Optimizing Data Warehouse Performance and Storage Costs Through Distribution Styles

JV Roig
5 min readAug 16, 2022

--

Your Cloud data warehouse is a fantastic beast — it contains terabytes to petabytes of data, and yet somehow crunches through them in a reasonable amount of time. Part of the magic here is through data distribution styles — how rows of each table are distributed across your cluster’s compute nodes and slices.

Compute nodes and slices

Let’s take Amazon Redshift as a specific example to understand the “data distribution” magic behind data warehouses. (While specific terminologies will vary, the concepts I’ll discuss are mostly similar between the different Cloud data warehouses.)

Your Redshift cluster has multiple compute nodes. You can think of nodes as individual VM instances that do the work for your cluster, each with its own operating system, dedicated CPU, memory, and attached disk storage.

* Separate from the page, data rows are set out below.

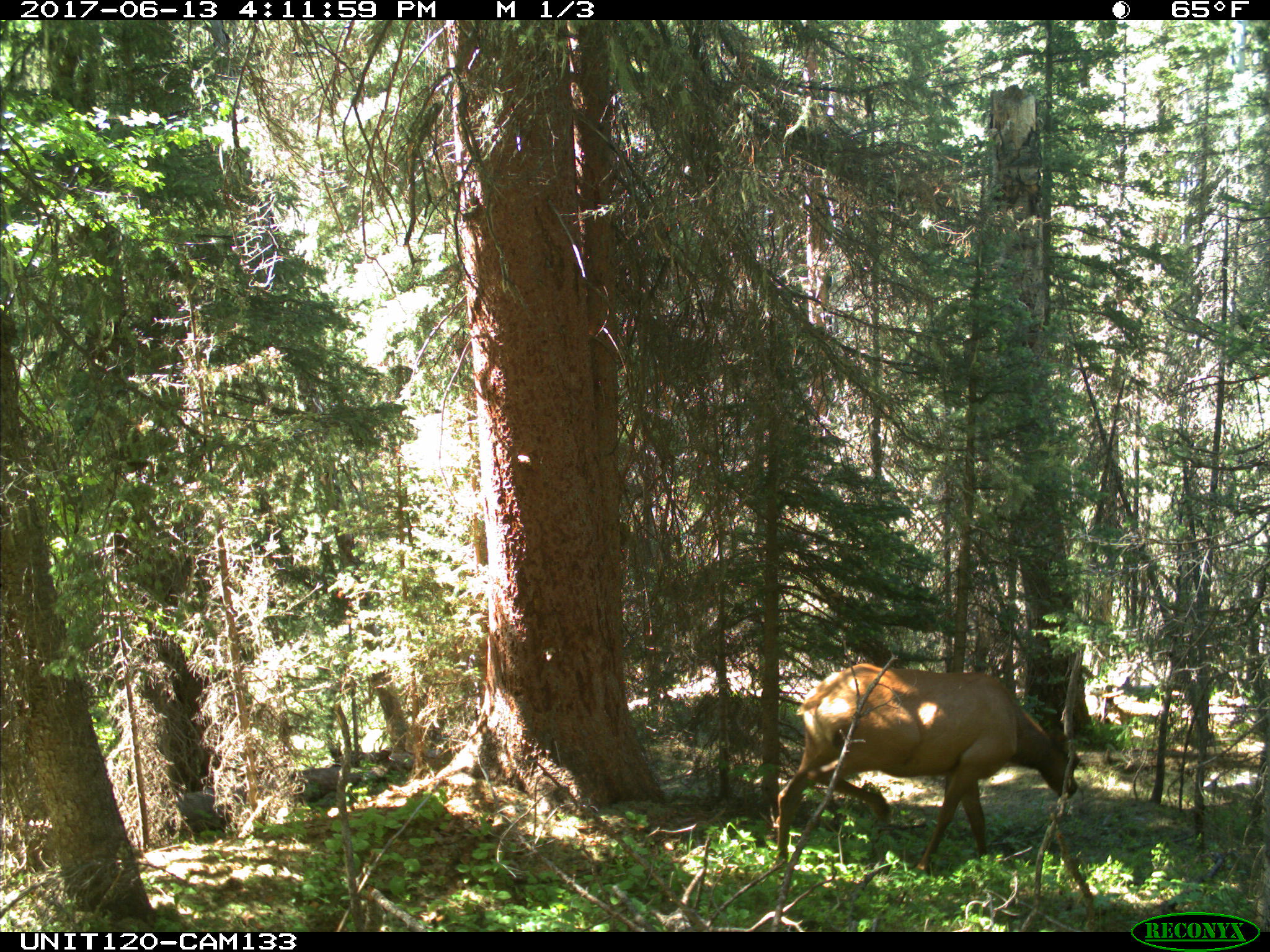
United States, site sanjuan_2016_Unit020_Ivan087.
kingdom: Animalia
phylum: Chordata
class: Mammalia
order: Artiodactyla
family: Cervidae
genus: Cervus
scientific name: Cervus elaphus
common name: red deer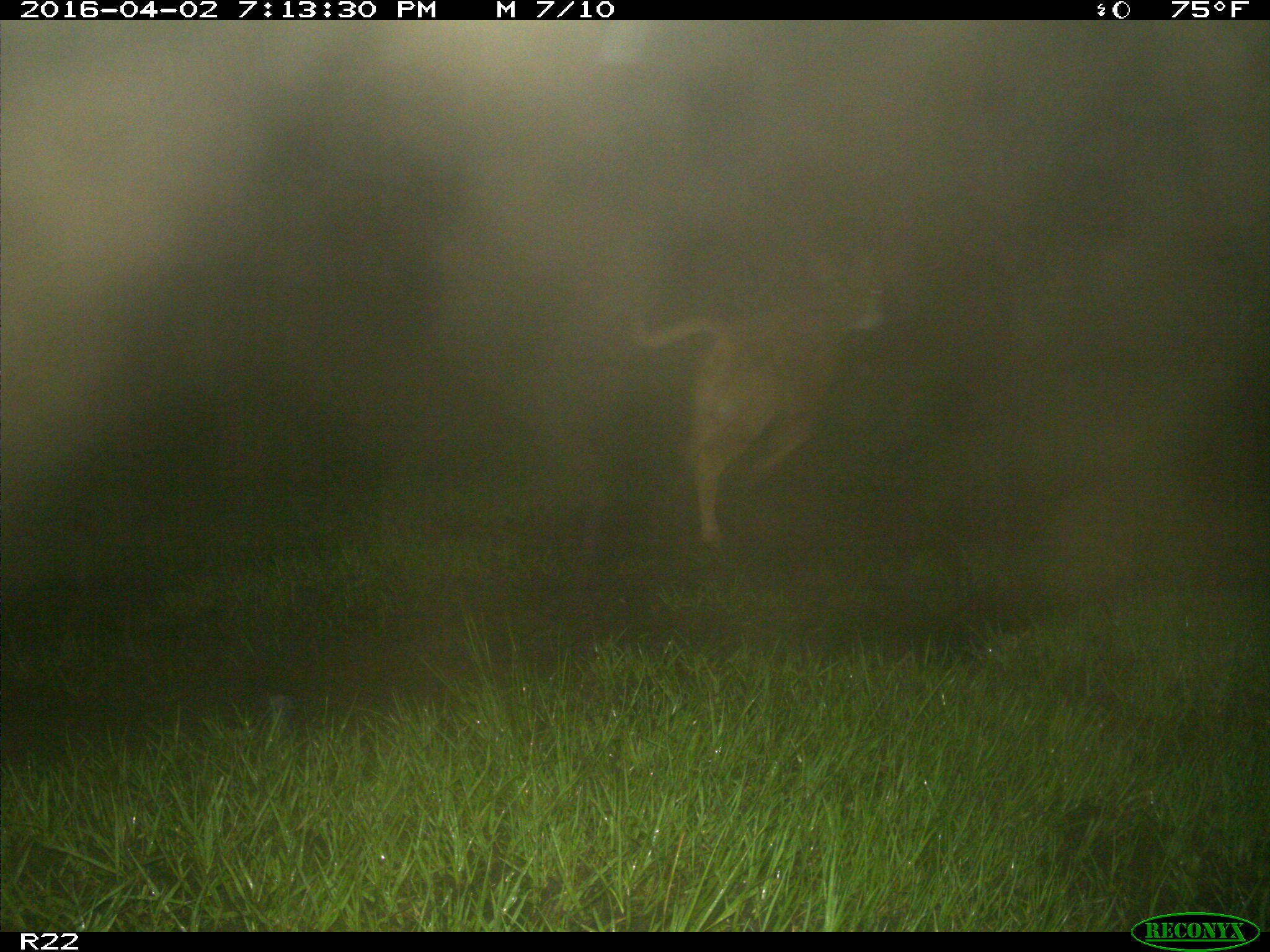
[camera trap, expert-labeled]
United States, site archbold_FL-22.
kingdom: Animalia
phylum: Chordata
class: Mammalia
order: Artiodactyla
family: Bovidae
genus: Bos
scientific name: Bos taurus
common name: domestic cow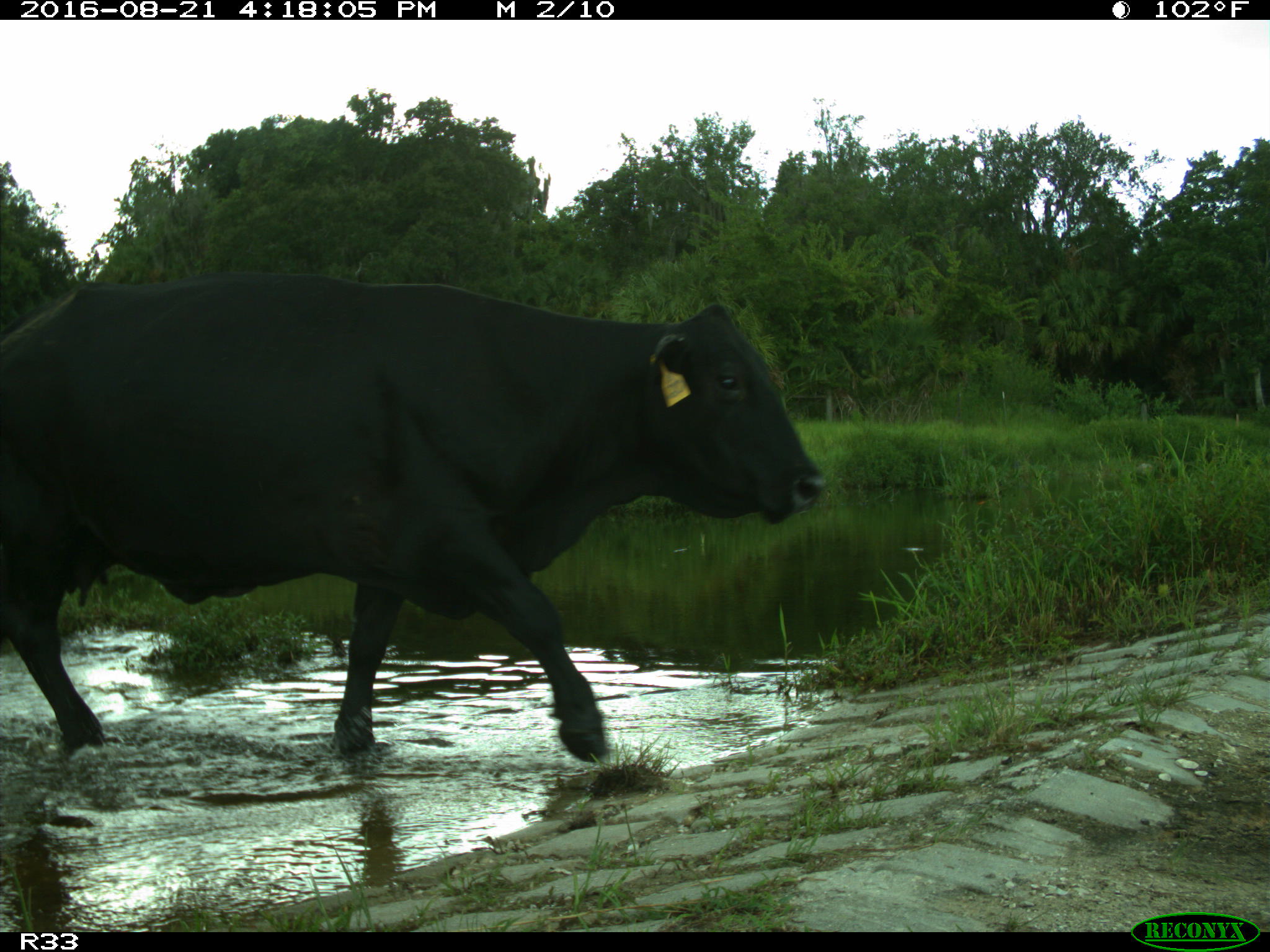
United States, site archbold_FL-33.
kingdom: Animalia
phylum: Chordata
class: Mammalia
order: Artiodactyla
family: Bovidae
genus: Bos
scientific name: Bos taurus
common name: domestic cow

Nodes are further subdivided into two or more slices. Each slice has a portion of the node’s memory and disk. Each slice is responsible for processing a portion of the workload assigned to the node.

Data in your data warehouse is not necessarily replicated in every single node. Some pieces of data (rows of your different tables), for example, may only exist in a slice in one node. Other pieces of data may be replicated in every single node in your cluster — with the corresponding increase in storage costs.

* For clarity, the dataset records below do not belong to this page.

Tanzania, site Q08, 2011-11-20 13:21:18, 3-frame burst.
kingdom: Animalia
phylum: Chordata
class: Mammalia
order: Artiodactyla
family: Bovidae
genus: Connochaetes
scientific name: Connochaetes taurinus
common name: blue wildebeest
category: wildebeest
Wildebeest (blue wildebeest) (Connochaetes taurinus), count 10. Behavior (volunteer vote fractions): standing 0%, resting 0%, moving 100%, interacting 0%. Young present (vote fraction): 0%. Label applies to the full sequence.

But this matters not just for storage costs, but also for query performance: When you run a query against your Redshift cluster, it will have to redistribute rows from different nodes as needed to perform joins or aggregations (e.g., it may have to copy over some data that is found in a different node, or even send a table’s data to every node during a query). For huge data warehouses with lots of tables distributed across many nodes, this redistribution step of the query can be a big portion of the work, and the network traffic from it can have further performance implications.

If you can minimize this redistribution step by storing as much data physically together as is needed by the queries you anticipate, the more performance you can unlock for your data warehouse. (And, of course, the happier your users would be!)

This is where data distribution styles come into play.

Data distribution styles

Table distribution styles tell your data warehouse how to store table data. For example, table data can be replicated 100% across all nodes. That could be very costly storage-wise, but if these are always needed in most of your queries, it could be worth that cost by making 100% of table data already located in every node that might need them. Or, you could just make sure table data is evenly distributed across all nodes and slices, so that it is equally accessible across all nodes no matter what the query (i.e., a performance tradeoff so that you don’t balloon the storage costs of your data warehouse).

Let’s quickly go through the three different distribution styles.

1. ALL Distribution Style

In the ALL distribution style, every piece of data in a table is stored in every node.

On the plus side, this means every node won’t have to undergo the redistribution process for the data in this table. If lots of queries use this table, that could mean significant query performance unlocked.

On the other hand, this means you are essentially multiplying your storage costs by the number of nodes in your cluster. If you have a table that contains 25 TB of data, and you have 4 nodes in your cluster, using the ALL distribution style means that table will use 100 TB of storage in your cluster. It will also make it slower to load, insert, update or delete data.

When is this appropriate to use? ALL distribution is appropriate only for tables that are not updated frequently or extensively — big, slow-moving tables. The cost of redistributing small tables during a query is low, so there isn’t a significant benefit to using the ALL distribution style for small dimension tables.

2. KEY Distribution Style

In the KEY distribution style, rows are distributed across nodes and slices according to the value of a chosen key column — that is, rows from different tables with similar keys (similar values for their chosen key columns) will end up being stored together in the same node slice. This is very useful to ensure that queries that join these tables will have them physically stored together (no redistribution step necessary), without the storage cost amplification of ALL distribution style.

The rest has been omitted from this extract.